[[ STUDY MATERIAL open ]]
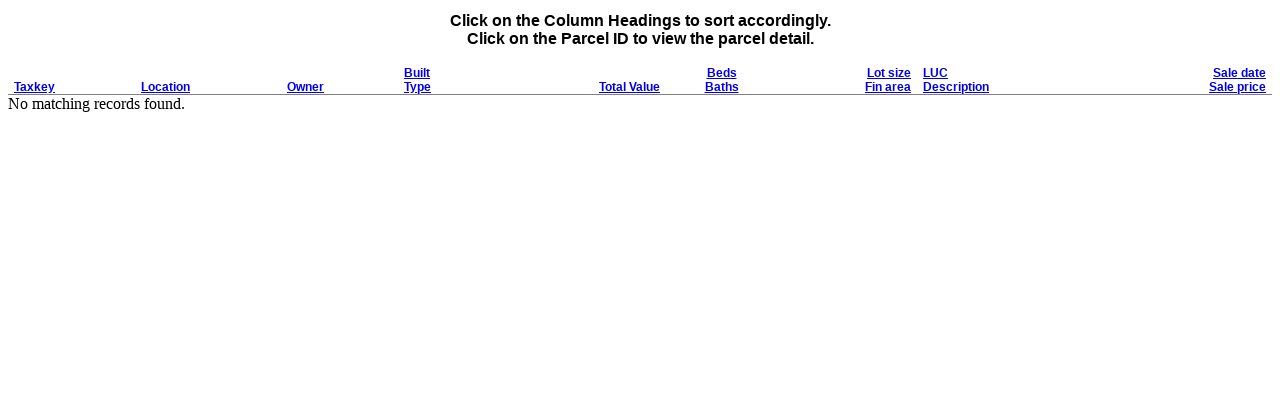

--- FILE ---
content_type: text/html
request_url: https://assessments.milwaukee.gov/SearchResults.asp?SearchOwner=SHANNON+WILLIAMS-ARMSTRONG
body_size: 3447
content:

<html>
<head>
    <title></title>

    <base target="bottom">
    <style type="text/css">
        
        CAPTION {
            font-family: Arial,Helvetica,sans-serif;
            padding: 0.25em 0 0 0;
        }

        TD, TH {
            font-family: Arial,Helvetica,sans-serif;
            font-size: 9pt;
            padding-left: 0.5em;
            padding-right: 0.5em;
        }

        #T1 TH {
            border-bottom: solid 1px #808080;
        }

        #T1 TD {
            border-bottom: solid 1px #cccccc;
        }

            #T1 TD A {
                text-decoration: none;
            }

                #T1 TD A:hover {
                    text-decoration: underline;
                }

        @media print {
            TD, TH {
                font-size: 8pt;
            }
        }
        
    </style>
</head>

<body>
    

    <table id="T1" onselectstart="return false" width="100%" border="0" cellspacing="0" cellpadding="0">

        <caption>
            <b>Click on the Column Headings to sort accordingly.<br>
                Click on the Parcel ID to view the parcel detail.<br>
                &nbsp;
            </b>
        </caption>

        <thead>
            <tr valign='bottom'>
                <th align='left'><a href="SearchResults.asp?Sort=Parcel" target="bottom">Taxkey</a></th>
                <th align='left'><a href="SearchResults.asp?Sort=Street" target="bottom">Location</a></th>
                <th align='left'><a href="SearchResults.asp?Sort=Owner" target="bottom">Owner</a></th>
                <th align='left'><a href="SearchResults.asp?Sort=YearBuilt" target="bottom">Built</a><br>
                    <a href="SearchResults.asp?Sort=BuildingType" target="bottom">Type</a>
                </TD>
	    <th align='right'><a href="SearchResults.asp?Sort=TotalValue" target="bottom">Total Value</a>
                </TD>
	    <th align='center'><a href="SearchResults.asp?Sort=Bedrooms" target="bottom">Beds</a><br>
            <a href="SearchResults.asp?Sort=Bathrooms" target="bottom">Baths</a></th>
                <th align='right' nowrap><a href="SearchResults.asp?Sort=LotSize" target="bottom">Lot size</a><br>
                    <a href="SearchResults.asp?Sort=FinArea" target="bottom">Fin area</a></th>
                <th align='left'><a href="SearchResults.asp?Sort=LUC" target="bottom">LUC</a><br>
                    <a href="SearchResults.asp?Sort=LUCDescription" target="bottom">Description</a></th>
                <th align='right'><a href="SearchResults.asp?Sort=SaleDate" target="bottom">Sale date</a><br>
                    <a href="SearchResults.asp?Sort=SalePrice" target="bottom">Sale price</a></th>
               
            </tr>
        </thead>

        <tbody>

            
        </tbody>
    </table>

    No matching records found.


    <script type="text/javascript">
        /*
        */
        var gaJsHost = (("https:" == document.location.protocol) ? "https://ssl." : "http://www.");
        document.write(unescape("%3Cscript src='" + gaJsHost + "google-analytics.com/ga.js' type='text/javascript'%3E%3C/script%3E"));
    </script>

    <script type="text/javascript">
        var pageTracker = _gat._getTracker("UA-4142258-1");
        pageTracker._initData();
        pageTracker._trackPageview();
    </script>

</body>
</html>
[[ STUDY MATERIAL closed ]]
WORK INSTRUCTION — For each entry, copy the text exactly and leave out any image it carries.

WRITTEN RESPONSE —
--- FILE ---
content_type: text/html
request_url: https://assessments.milwaukee.gov/SearchResults.asp?SearchOwner=SHANNON+WILLIAMS-ARMSTRONG
body_size: 3447
content:

<html>
<head>
    <title></title>

    <base target="bottom">
    <style type="text/css">
        
        CAPTION {
            font-family: Arial,Helvetica,sans-serif;
            padding: 0.25em 0 0 0;
        }

        TD, TH {
            font-family: Arial,Helvetica,sans-serif;
            font-size: 9pt;
            padding-left: 0.5em;
            padding-right: 0.5em;
        }

        #T1 TH {
            border-bottom: solid 1px #808080;
        }

        #T1 TD {
            border-bottom: solid 1px #cccccc;
        }

            #T1 TD A {
                text-decoration: none;
            }

                #T1 TD A:hover {
                    text-decoration: underline;
                }

        @media print {
            TD, TH {
                font-size: 8pt;
            }
        }
        
    </style>
</head>

<body>
    

    <table id="T1" onselectstart="return false" width="100%" border="0" cellspacing="0" cellpadding="0">

        <caption>
            <b>Click on the Column Headings to sort accordingly.<br>
                Click on the Parcel ID to view the parcel detail.<br>
                &nbsp;
            </b>
        </caption>

        <thead>
            <tr valign='bottom'>
                <th align='left'><a href="SearchResults.asp?Sort=Parcel" target="bottom">Taxkey</a></th>
                <th align='left'><a href="SearchResults.asp?Sort=Street" target="bottom">Location</a></th>
                <th align='left'><a href="SearchResults.asp?Sort=Owner" target="bottom">Owner</a></th>
                <th align='left'><a href="SearchResults.asp?Sort=YearBuilt" target="bottom">Built</a><br>
                    <a href="SearchResults.asp?Sort=BuildingType" target="bottom">Type</a>
                </TD>
	    <th align='right'><a href="SearchResults.asp?Sort=TotalValue" target="bottom">Total Value</a>
                </TD>
	    <th align='center'><a href="SearchResults.asp?Sort=Bedrooms" target="bottom">Beds</a><br>
            <a href="SearchResults.asp?Sort=Bathrooms" target="bottom">Baths</a></th>
                <th align='right' nowrap><a href="SearchResults.asp?Sort=LotSize" target="bottom">Lot size</a><br>
                    <a href="SearchResults.asp?Sort=FinArea" target="bottom">Fin area</a></th>
                <th align='left'><a href="SearchResults.asp?Sort=LUC" target="bottom">LUC</a><br>
                    <a href="SearchResults.asp?Sort=LUCDescription" target="bottom">Description</a></th>
                <th align='right'><a href="SearchResults.asp?Sort=SaleDate" target="bottom">Sale date</a><br>
                    <a href="SearchResults.asp?Sort=SalePrice" target="bottom">Sale price</a></th>
               
            </tr>
        </thead>

        <tbody>

            
        </tbody>
    </table>

    No matching records found.


    <script type="text/javascript">
        /*
        */
        var gaJsHost = (("https:" == document.location.protocol) ? "https://ssl." : "http://www.");
        document.write(unescape("%3Cscript src='" + gaJsHost + "google-analytics.com/ga.js' type='text/javascript'%3E%3C/script%3E"));
    </script>

    <script type="text/javascript">
        var pageTracker = _gat._getTracker("UA-4142258-1");
        pageTracker._initData();
        pageTracker._trackPageview();
    </script>

</body>
</html>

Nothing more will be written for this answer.